For my Model 3, there is a difference between "off" and "auto" while the car is in drive ("D"). However, the difference is about 1/4 photographic stop according to one of my cameras. When the lights come on in the "off" state, its basically as usable as in the "auto". You'd only notice in an A/B comparison.

This is in contrast to another (non-Tesla) car I tested: there was at least a two photographic stop difference (~factor of 4) between daytime running lights and full headlights. Trivially noticeable.

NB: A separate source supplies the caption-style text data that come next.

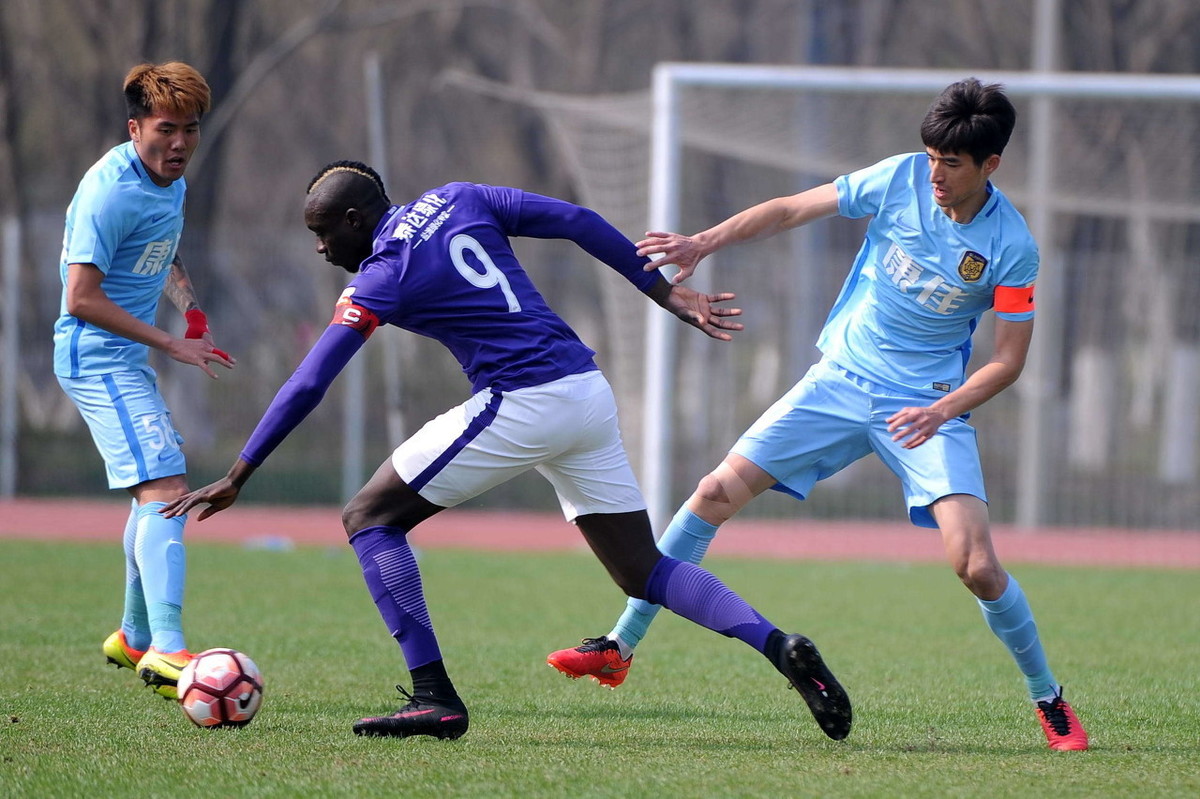 开云体育官网-中东球队备战重要赛事，力争取胜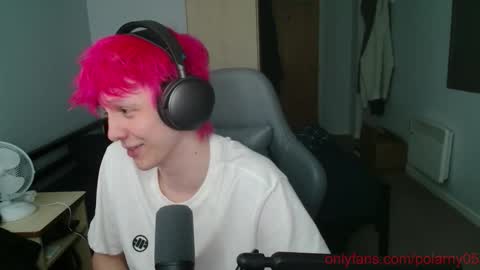 Snapshot of polarny05 chatting on 10, 10, 2025 Polarny online show from 10, 10, 2025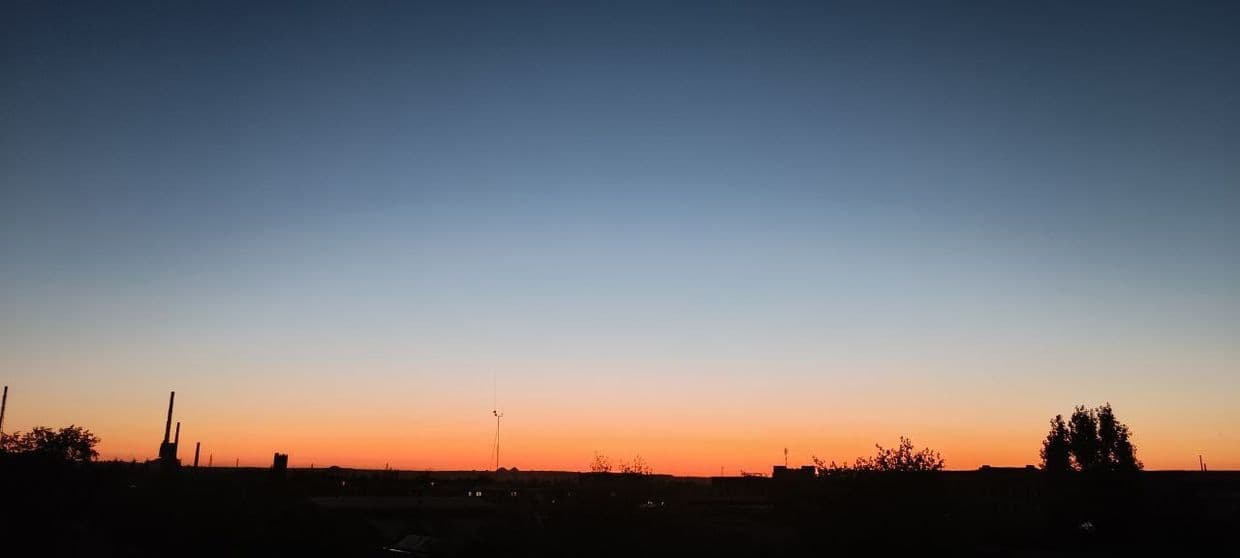 <em>Захід сонця над окупованим Сіверськодонецьком. Фото з відкритих джерел</em>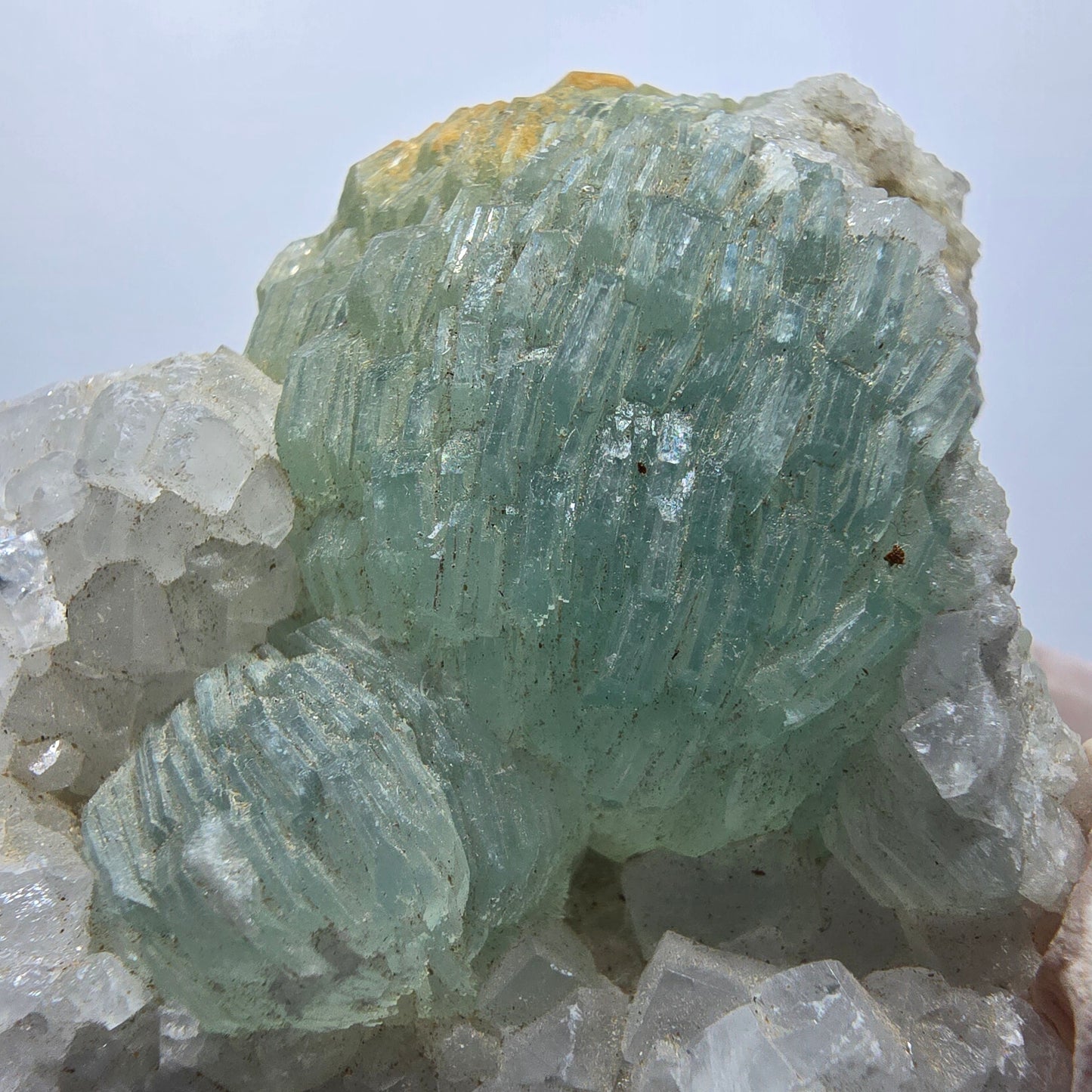 Prehnit Kugel, Calcit Würfel, Quarz auf Matrix Goboboseb, Namibia 77*59*35mm #13357
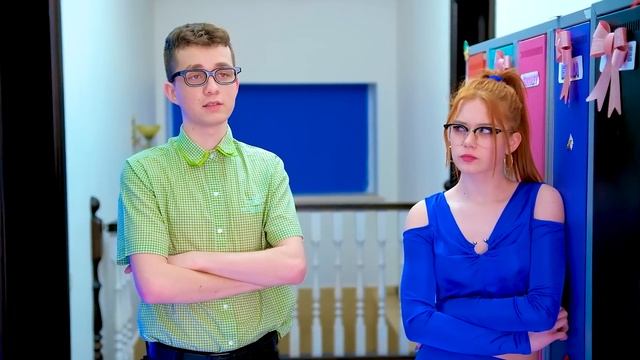 ХЛОЕ ОБЪЯВИЛИ БОЙКОТ ! В КАМПУСЕ НАСТОЯЩИЙ МОНСТР! смотреть онлайн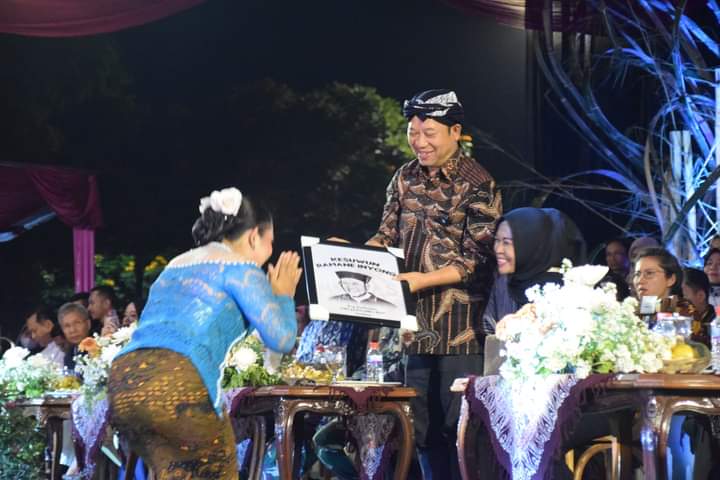 fb img 1694741052530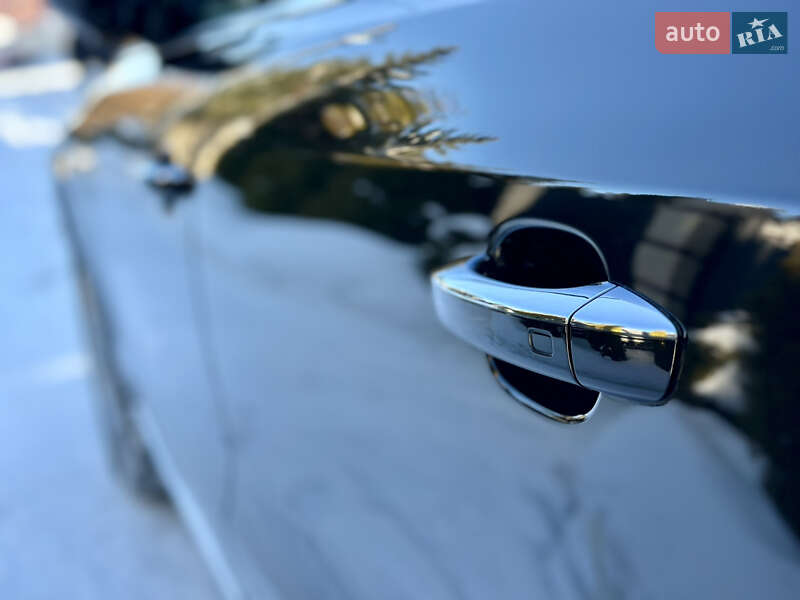 Позашляховик / Кросовер Audi Q5 2015 в Києві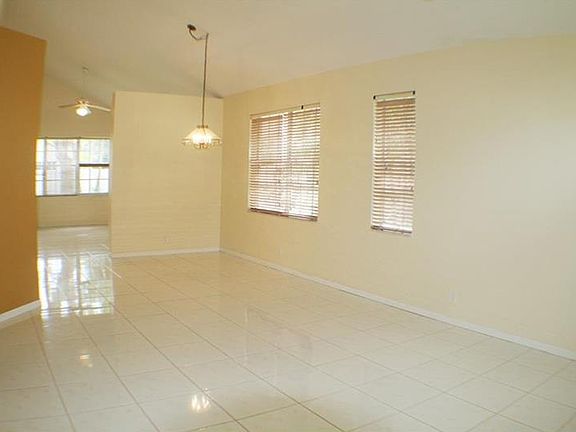 2nd image of 198 Cameron Ct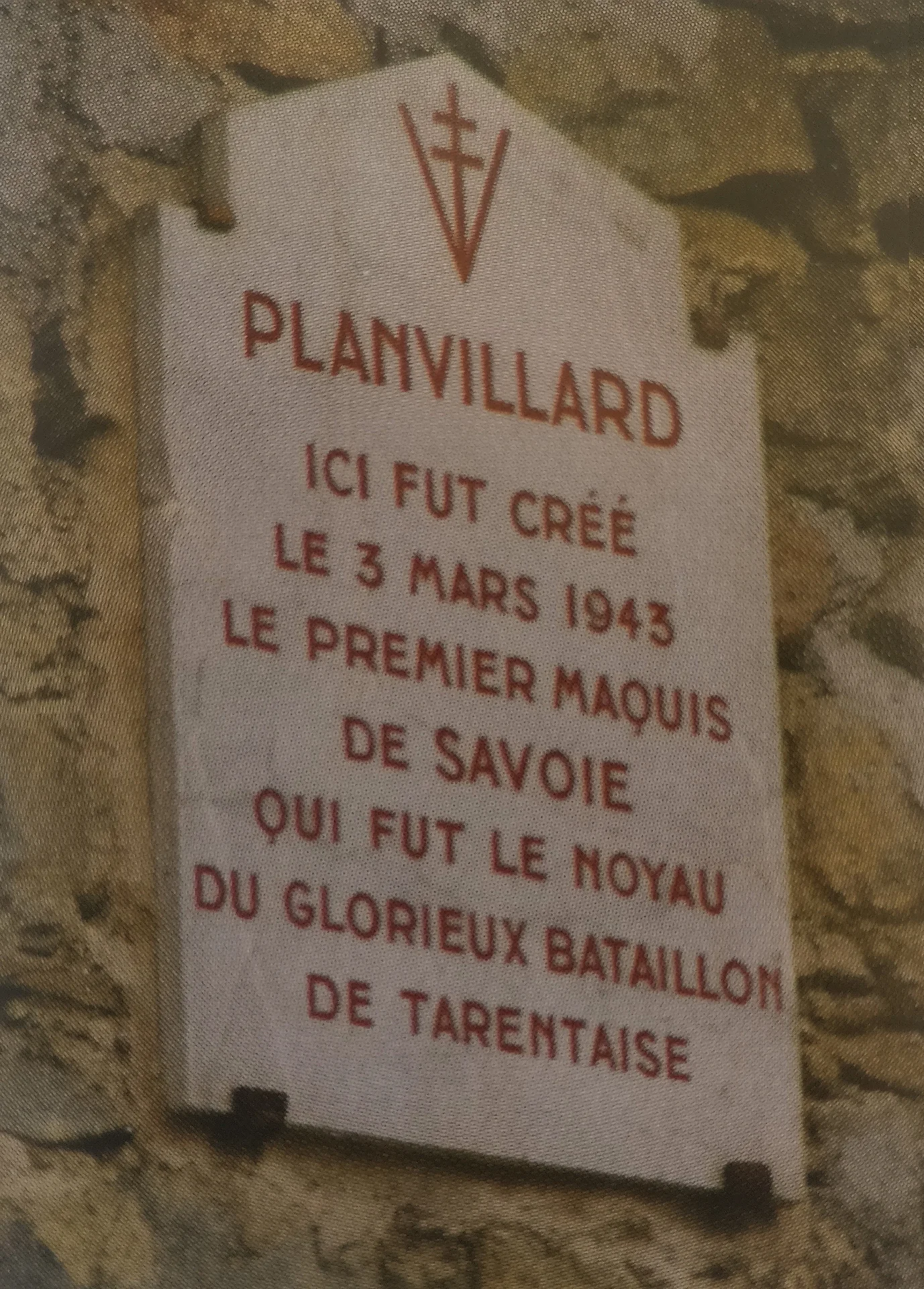 Juin 1944. Planvillard. Plaque commémorative en l’honneur du premier Maquis de Savoie.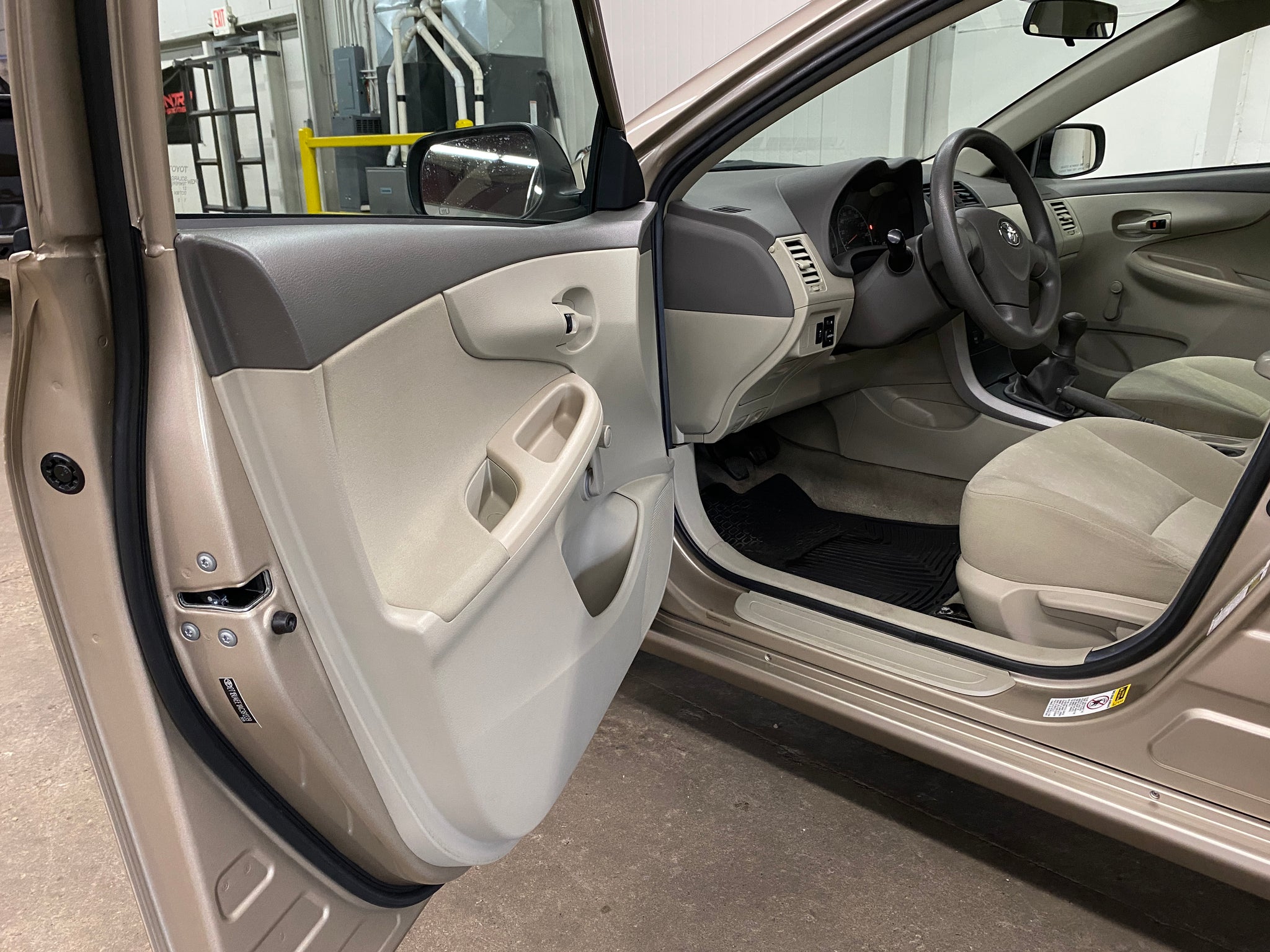2010 Toyota Corolla S - Photo 33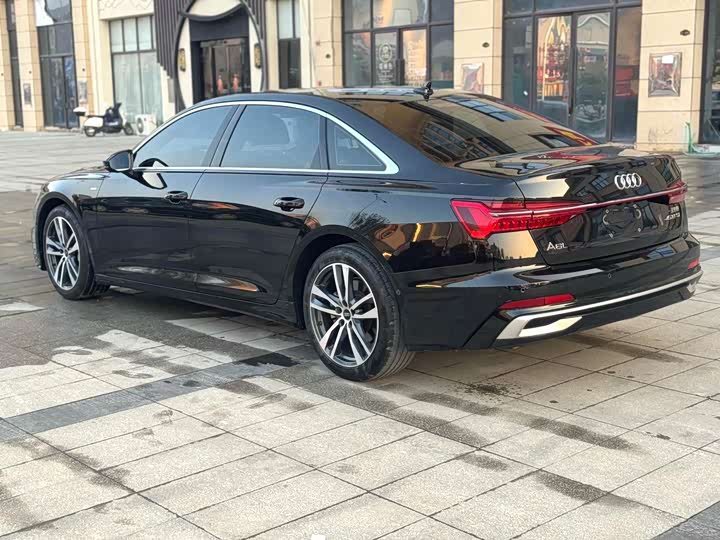 Фото 2 - Audi A6L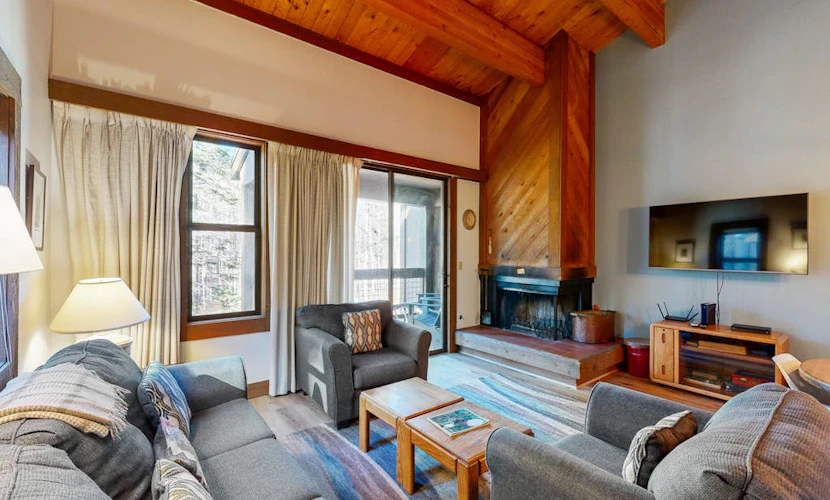 Cozy, updated condo with pool, hot tub, on-site golf, sauna & mountain views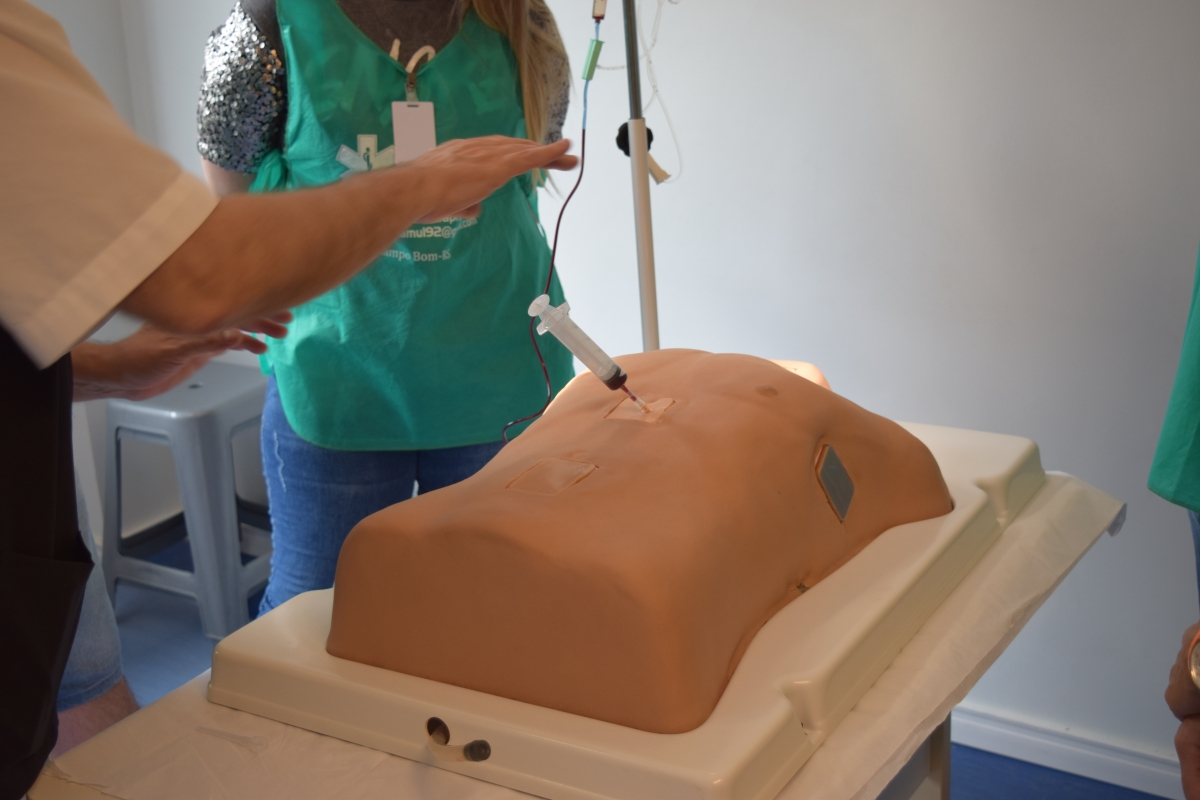 CETS, Centro de Ensino e Treinamento em Saúde - Cursos de treinamento para profissionais da saúde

Whatever the actual ratio is, I agree with your solution -- flip it back to "auto", for full-power headlights, with running/tail lights. I've sent a note to Tesla about this.


----------



## Guest (Mar 4, 2019)

AFAIK, legally, DRL must be on if no other light is activated and vehicle is being driven.
If low beams or parking lights are activated, DRLs shall not be active.
Often DRL and front parking lights are the same thing though luminosity requirements are different and NOT overlapping. 
Almost all European cars support always on parking lights. Some even support ONE-SIDE parking lights (to save power, activate
only the side - closer to traffic.


----------



## iChris93 (Feb 3, 2017)

arnis said:


> AFAIK, legally, DRL must be on if no other light is activated and vehicle is being driven.
> If low beams or parking lights are activated, DRLs shall not be active.


Depends on jurisdiction.


----------